KL-based rescaling-invariant PAC-Bayes bounds have also been extended to control entire error vectors (for multiclass or structured loss) rather than single scalars. By bounding the KL divergence between empirical and true error vectors over all partitions or error types:

$kl(R_S(Q) \| R_D(Q)) \leq \frac{KL(Q\|P) + \log(\xi(m, M)/\delta)}{m}$

This generality permits simultaneous control over uncountably many error weightings and ensures scale-invariance via the vectorized KL structure (Adams et al., 2022). Robustness is enhanced by incorporating sub-gamma (as opposed to sub-exponential) concentration, as exemplified in recent work on selective risk certification under heavy-tailed statistics (Akter et al., 16 Sep 2025).

7. Limitations, Alternative Divergences, and Extensions

Despite these advances, KL-based PAC-Bayes techniques remain sensitive to more subtle forms of representation redundancy and sometimes fail to yield non-vacuous bounds in situations where combinatorial or geometric complexity is not captured by the divergence—such as learning 1D thresholds, which possess simple sample complexity but can yield arbitrarily large KL penalties due to parameterization artifacts (Livni et al., 2020). This has motivated exploration of alternative complexity measures, e.g., Integral Probability Metrics (IPMs) (Amit et al., 2022), Wasserstein distances (Haddouche et al., 2023), and even "better-than-KL" divergences based on coin-betting and regret analysis (Kuzborskij et al., 14 Feb 2024), all designed to further decouple the generalization penalty from problematic scaling or parameter redundancy.

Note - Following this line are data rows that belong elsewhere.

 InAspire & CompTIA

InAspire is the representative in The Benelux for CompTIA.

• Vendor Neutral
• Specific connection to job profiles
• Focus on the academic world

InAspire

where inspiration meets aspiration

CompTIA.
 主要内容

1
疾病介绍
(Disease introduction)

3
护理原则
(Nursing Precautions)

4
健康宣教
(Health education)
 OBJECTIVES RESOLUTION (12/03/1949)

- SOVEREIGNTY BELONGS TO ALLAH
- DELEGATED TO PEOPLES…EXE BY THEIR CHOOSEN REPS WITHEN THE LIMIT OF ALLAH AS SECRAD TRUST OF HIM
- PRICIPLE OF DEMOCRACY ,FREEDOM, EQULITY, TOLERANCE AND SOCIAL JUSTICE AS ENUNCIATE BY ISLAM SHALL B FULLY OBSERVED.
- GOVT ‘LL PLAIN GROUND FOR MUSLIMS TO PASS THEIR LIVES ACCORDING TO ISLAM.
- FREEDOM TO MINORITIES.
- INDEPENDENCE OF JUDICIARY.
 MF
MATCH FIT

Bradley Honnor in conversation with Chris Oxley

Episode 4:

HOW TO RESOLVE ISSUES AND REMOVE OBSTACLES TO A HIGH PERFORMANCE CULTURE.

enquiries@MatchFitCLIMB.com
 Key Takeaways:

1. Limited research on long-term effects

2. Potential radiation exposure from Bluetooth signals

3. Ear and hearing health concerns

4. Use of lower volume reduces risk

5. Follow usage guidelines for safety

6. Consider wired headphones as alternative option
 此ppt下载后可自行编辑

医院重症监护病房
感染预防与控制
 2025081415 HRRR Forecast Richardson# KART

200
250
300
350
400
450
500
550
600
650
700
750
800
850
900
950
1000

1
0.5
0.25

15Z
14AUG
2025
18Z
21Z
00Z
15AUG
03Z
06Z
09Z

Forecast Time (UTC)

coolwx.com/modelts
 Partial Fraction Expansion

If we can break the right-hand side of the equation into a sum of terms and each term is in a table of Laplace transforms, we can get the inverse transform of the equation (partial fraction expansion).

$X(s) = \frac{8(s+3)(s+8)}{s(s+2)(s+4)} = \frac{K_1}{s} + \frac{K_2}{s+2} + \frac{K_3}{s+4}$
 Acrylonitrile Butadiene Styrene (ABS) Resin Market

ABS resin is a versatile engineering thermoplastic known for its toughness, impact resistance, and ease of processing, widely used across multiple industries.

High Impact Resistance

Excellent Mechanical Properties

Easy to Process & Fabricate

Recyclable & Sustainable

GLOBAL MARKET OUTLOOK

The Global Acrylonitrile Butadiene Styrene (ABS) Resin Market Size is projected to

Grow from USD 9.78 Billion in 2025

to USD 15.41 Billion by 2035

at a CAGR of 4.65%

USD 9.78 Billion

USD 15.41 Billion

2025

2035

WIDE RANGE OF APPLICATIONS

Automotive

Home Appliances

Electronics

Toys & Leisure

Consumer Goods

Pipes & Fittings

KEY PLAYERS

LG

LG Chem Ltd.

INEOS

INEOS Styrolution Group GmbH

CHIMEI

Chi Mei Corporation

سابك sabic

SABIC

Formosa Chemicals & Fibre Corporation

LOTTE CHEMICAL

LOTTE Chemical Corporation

A further development is recursive PAC-Bayes, which generalizes the entire machinery for sequential prior updates without loss of confidence, via clever decompositions of the expected loss and generalizations of split-kl inequalities to handle non-binary losses (Wu et al., 23 May 2024). This allows bounding the generalization risk of posteriors produced by multiple training stages, with each updated prior capturing a potentially different rescaling of the loss landscape.

In summary, KL-based rescaling-invariant PAC-Bayes is a unifying analytical and algorithmic framework for deriving and computing tight, data-dependent generalization risk guarantees for randomized predictors. It achieves this by leveraging invariance under parameter/representation rescaling, stability analysis, instance-dependent priors, and advanced change-of-measure strategies, often outperforming earlier bounds in both tightness and interpretability across a diverse range of modern learning scenarios.